I often think and write about the seasons of life. Seasons of light
and darkness, seasons of
celebration and of grieving, seasons of
work and seasons of rest. I love this from Ecclesiastes 3:1-5
(NIV)

There is a time for everything, and a season for every activity under the heavens:

a time to be born and a time to die,

a time to plant and a time to uproot,

a time to kill and a time to heal,

a time to tear down and a time to build,

a time to weep and a time to laugh,

a time to mourn and a time to dance,

a time to scatter stones and a time to gather them

It tells me that this change from one season to another is a normal part of life.

My spaceman season was one of the hardest I’ve walked (or floated!)
through. In fact, it was less of a season and more of a space
between seasons – a wilderness.

I live in Nicosia, Cyprus, a city that has been divided for more than 40 years. The South is part of the Greek-speaking Republic of Cyprus and the Northern half is in the area occupied by Turkey since 1974. The city’s two halves now have very different peoples, cultures
and languages. It is possible to walk through from one
side to another (with your passport), but to do so you have to
leave one ‘side’ and walk through the ‘buffer zone’- a gap of
about a hundred metres of emptiness between the two sides:
abandoned streets and buildings, layered with 40 years of
dust. No one lives there and no one goes there. Nothing happens
there.

My ‘walk’ from being a ‘normal’ person living in the UK
to being an expat person living in Cyprus felt very much like
a walk from one half of this city into the other. Eventually
I ended up in another place, with new friends and a new
understanding of what God is calling me to do. But for a while
there I was trapped in the emptiness of the buffer zone; in a
nowhere-space between places.

If you’ve been there, you’ll know how hard it is. There are lots of things that can happen to cause an emptying, a time where God strips away roles, tasks or relationships that have filled your time and given you a sense of purpose. There is a sense of grieving for the ‘place’ you
have left behind and uncertainty about what the place that lies
ahead will look like, and about how long it might take to get
there!

I’d like to tell you about how marvellously I pressed into God when I was floating in space… but honestly?

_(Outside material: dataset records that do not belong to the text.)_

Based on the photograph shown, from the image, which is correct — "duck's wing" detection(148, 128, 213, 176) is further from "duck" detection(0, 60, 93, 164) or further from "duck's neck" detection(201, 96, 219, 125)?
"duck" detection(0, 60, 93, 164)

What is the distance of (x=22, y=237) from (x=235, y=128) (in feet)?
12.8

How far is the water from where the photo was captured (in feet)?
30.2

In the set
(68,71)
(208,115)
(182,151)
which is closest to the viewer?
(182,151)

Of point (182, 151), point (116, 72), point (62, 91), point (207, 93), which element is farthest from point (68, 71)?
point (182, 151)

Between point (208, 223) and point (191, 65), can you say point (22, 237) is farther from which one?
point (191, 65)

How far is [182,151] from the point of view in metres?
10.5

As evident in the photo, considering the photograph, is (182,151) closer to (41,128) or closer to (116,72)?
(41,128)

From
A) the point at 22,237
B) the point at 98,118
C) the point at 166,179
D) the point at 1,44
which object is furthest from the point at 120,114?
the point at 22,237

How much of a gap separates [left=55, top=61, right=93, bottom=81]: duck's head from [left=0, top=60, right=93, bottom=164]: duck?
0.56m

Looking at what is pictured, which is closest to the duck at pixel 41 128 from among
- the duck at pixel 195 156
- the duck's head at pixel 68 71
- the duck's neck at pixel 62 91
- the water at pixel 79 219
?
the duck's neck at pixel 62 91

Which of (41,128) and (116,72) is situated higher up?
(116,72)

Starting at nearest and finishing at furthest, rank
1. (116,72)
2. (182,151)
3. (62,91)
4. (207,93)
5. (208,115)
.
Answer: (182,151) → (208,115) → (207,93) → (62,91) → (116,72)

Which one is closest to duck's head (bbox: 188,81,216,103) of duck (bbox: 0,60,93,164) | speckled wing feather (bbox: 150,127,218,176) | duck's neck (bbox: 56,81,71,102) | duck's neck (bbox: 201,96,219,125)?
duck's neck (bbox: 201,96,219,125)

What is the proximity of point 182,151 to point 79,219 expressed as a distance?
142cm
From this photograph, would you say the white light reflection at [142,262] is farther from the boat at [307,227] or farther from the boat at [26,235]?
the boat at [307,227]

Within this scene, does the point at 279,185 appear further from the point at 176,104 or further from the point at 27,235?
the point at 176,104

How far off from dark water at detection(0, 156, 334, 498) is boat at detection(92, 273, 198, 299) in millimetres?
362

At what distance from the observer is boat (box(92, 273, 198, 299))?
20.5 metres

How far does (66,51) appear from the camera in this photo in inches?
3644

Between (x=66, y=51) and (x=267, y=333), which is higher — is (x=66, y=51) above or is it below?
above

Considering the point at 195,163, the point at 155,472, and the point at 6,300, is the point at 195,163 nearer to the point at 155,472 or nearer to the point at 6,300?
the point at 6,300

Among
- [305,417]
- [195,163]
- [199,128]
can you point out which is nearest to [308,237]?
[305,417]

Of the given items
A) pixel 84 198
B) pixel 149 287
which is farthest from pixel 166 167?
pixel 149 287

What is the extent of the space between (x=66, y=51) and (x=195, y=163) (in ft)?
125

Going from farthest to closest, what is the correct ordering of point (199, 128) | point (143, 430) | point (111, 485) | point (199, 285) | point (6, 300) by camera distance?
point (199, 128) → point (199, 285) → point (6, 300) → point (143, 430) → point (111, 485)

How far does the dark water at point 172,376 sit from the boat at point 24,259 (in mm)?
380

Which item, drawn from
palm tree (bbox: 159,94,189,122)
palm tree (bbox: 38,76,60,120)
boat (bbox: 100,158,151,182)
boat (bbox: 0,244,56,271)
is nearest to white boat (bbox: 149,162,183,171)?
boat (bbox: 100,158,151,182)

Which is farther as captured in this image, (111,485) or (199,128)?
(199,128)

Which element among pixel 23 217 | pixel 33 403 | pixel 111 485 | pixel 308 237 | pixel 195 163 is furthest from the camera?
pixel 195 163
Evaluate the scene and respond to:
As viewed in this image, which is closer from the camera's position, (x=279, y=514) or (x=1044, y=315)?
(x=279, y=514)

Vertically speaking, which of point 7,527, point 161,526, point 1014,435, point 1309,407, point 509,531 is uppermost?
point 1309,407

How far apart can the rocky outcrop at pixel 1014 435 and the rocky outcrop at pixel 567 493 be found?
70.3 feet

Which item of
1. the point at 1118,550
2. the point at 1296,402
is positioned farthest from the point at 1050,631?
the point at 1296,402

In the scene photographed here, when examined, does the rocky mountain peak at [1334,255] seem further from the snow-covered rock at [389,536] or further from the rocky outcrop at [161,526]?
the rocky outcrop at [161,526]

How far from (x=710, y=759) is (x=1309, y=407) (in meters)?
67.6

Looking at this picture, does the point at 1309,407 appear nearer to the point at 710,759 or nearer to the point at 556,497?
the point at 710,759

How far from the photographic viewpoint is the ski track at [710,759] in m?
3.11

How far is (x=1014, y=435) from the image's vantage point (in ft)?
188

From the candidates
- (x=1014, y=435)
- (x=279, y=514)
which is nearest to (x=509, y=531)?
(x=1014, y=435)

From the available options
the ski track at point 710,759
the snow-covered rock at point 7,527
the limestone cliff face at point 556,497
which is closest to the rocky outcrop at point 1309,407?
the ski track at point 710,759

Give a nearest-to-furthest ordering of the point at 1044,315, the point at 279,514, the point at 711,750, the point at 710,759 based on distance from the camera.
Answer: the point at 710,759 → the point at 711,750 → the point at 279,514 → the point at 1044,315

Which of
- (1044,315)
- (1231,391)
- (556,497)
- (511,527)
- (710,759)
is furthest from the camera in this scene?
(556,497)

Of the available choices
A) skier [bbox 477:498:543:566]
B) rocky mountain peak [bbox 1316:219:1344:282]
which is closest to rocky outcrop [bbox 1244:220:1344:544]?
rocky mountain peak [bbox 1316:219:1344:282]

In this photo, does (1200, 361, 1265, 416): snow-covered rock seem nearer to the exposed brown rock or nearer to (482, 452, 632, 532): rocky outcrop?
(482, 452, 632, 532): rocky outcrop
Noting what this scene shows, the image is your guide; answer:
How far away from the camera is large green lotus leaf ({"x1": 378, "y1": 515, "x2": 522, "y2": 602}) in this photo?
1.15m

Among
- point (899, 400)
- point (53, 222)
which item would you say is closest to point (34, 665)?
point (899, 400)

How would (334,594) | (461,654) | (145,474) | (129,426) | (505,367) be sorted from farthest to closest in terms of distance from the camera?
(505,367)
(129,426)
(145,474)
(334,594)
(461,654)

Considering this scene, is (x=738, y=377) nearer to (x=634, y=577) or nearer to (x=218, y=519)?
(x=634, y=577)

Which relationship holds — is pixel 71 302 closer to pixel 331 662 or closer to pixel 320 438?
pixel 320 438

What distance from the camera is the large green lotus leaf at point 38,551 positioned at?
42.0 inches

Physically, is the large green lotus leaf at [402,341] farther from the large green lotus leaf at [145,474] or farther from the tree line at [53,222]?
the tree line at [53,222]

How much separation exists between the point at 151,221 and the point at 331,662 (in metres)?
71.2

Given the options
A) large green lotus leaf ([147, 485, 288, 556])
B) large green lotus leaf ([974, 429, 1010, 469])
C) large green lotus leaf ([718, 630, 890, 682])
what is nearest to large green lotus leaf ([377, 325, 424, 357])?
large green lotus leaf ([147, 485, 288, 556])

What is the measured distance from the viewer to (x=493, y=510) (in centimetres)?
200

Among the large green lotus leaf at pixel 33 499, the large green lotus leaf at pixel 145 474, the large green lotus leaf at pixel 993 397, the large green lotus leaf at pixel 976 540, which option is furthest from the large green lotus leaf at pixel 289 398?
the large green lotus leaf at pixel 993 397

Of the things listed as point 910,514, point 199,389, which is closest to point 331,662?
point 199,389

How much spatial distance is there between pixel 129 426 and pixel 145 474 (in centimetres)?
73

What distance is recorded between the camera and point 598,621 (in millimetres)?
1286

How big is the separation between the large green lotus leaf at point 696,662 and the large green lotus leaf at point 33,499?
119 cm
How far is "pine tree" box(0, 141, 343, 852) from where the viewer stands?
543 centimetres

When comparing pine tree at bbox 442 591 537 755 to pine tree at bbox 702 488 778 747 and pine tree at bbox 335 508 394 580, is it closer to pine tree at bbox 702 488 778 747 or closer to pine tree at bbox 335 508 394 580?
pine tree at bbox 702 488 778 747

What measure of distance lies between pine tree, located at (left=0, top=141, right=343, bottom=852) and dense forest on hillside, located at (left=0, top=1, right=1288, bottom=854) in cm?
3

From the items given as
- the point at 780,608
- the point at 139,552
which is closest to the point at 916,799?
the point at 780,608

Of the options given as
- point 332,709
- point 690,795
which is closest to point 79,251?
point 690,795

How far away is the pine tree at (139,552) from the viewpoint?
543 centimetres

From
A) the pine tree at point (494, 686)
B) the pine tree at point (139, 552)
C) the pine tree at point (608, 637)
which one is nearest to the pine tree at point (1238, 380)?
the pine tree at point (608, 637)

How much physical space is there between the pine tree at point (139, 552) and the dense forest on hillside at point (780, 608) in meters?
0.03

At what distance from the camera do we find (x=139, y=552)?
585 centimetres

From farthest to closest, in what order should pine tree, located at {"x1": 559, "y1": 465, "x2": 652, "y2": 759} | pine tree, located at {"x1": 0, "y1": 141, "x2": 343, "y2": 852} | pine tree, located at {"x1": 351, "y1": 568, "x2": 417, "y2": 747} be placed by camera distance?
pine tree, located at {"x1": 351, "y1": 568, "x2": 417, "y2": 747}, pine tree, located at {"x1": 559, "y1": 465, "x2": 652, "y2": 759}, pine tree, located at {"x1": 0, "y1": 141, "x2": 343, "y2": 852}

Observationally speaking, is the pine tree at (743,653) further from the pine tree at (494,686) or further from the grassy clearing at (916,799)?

I spent most of my first year in the wilderness confused,
frightened and very, very angry. It took me a long time to
turn and lean on Jesus.   When (about 14 months in) I eventually
calmed down enough and was able to ask God about the blank
sheet of emptiness, he showed me something very beautiful.
wildernessRight down in the corner of the blank sheet, I saw a tiny seedling. Something growing, something completely new. And I realised that the clearing, the emptying of my life had made space for new things
that there would never have been room for before.

Eventually I learned to look at the emptiness of
my wilderness and see it differently.

Instead of endless, terrifying nothingness (like my spaceman picture above), I began to see it as a blank sheet of artist’s paper on which God could ‘start again’ and paint something entirely new. The
emptying, painful though it is, makes room for a re-filling.
As my perspective changed I saw that emptiness is full of
potential, of endless possibilities. When you start to see it
that way, it’s just about possible to surrender to it, and maybe
even to embrace it.

 

This is something I wrote which sums up some of the things I learned in my wilderness. I wonder what you’ve learned in yours?

wildernesspoem small
wilderness
reflect greens
For your journal: If you’re in a wilderness of some kind or another, write God a letter… tell him what it feels like to be in your wilderness. When we’re angry we often’punish’ God by not speaking to him. Break the silence!

Song of songs 8:5 asks “Who is this coming up from the
wilderness leaning on her beloved
?”

What can you do in your wilderness to lean more on Jesus, so that when you come up out of it you will still be leaning?